A Contrapuntal Anthropology
I want to conclude this piece with a view from a contrapuntal anthropology. In his 1993 book Culture and Imperialism, Edward Said suggested that if we look at a novel contrapuntally, we are able to consider and interpret its intertwined histories and perspectives (of the colonizer and the colonized, the accused and the accuser). Borrowed from music, where it refers to the relationship between styles or themes, Said, intrigued by Bach’s multiple musical voices in counterpoint, used “contrapuntal” to refer to the relationships between narratives set in metropolitan centres and the colonies upon which the European powers depended for their wealth. Said’s “contrapuntal” analysis pointed to a multiplicity of coinciding voices that, in forming an atonality that lacked a center or a stark binary, considered a non-hierarchical order and the autonomy of the individual subject. This act of listening to the melody in life is what I call a contrapuntal anthropology, and its “atonality” serves as a reminder of an anthropological homelessness (the impossibility of return to a secure home) – or that the home of anthropology has radically altered – that is vital to its ability to be a force of social critique in the world. A contrapuntal perspective is, according to Victor Li, “less about the ease of accepting or accommodating differences than about exposing and challenging differential access to power” (forthcoming “Globalorientalization: Globalization through the Lense of Edward Said’s Orientalism“, ARIEL).

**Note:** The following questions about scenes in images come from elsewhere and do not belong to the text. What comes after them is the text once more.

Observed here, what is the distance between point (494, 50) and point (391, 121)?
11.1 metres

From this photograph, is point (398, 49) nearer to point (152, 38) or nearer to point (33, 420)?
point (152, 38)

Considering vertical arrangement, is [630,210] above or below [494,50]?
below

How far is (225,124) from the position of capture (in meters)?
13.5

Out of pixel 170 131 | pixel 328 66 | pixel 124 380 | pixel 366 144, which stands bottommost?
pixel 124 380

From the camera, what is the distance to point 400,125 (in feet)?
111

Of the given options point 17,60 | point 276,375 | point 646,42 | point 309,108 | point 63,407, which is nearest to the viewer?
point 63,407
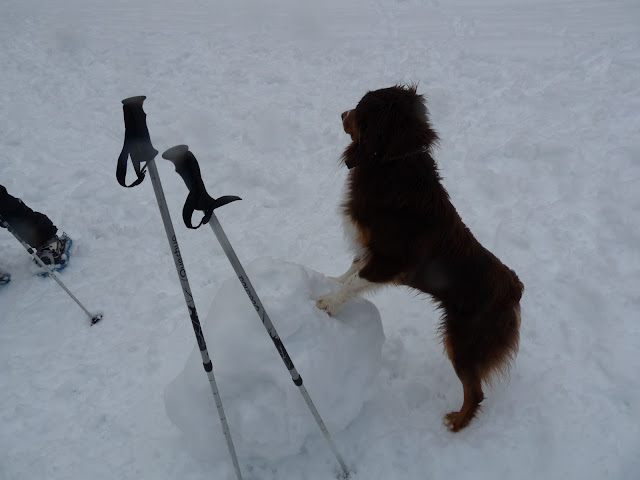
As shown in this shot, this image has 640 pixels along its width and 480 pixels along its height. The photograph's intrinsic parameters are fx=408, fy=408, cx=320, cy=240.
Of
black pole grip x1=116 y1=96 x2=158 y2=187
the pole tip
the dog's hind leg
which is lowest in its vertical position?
the dog's hind leg

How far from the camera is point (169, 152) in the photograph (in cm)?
164

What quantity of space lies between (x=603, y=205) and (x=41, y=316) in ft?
18.5

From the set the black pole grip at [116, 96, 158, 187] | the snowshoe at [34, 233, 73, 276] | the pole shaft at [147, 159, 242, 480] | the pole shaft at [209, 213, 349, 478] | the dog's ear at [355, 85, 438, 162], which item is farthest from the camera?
the snowshoe at [34, 233, 73, 276]

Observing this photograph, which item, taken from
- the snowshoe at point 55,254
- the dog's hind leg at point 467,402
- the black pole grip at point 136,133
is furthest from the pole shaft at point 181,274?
the snowshoe at point 55,254

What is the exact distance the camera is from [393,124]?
8.07 ft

It is not lost on me that I am a child of colonialism and that this feeling of being unsettled is personal to me and my biography. My grandparents’ and parents’ generation lost their homes due to British colonial intervention and they continue to remain a diaspora and a minority in the countries they have since chosen to settle in. I have grown up in and continue to live and work in places that were colonized by – or the ruling centre of – the British empire. Yet, this feeling of living on the margins of identity has also been an opportunity, and it has become a way of doing anthropology for me. I have realized that being disconnected from the centralizing authorities of home has allowed me to connect with people and to question any real sense of stability (and flattery) that anthropology as a vocation may afford.
This feeling of being unsettled, of living in the margins, is the strength of a contrapuntal anthropology that aims to study people but that can simultaneously take enough distance from itself in order to reflect on and judge itself. This is the only way anthropologists can start to decolonize and take stock of how they treat people (sometimes unfairly) and how they start the difficult conversation of truly acknowledging the presence of others. It is not simply by getting rid of the past (our ancestors) that we can move forward. The past and its figures of authority should be read and acknowledged. However, with a decolonizing mind. Even as we acknowledge that we are standing on the shoulders of giants, let us not forget the intentional or unintentional carnage, loss of life, and disregard for others that takes place when these giants are making their way through the thicket, nor how something resembling truth may be found in the margins rather than from the heights of our achievements.
The desire to rank universities, or expecting a hierarchy of published works meant that in papers and monographs working in areas that are less "popular" will continue to stay neglected, even amongst scholars in the post-colonial world. Measuring the number of cititations can be unhelpful to the study of humanities and social sciences, because unlike "hard science", the importance of someone's contribution is determined by how much people value certain sub-topics within an academic discipline.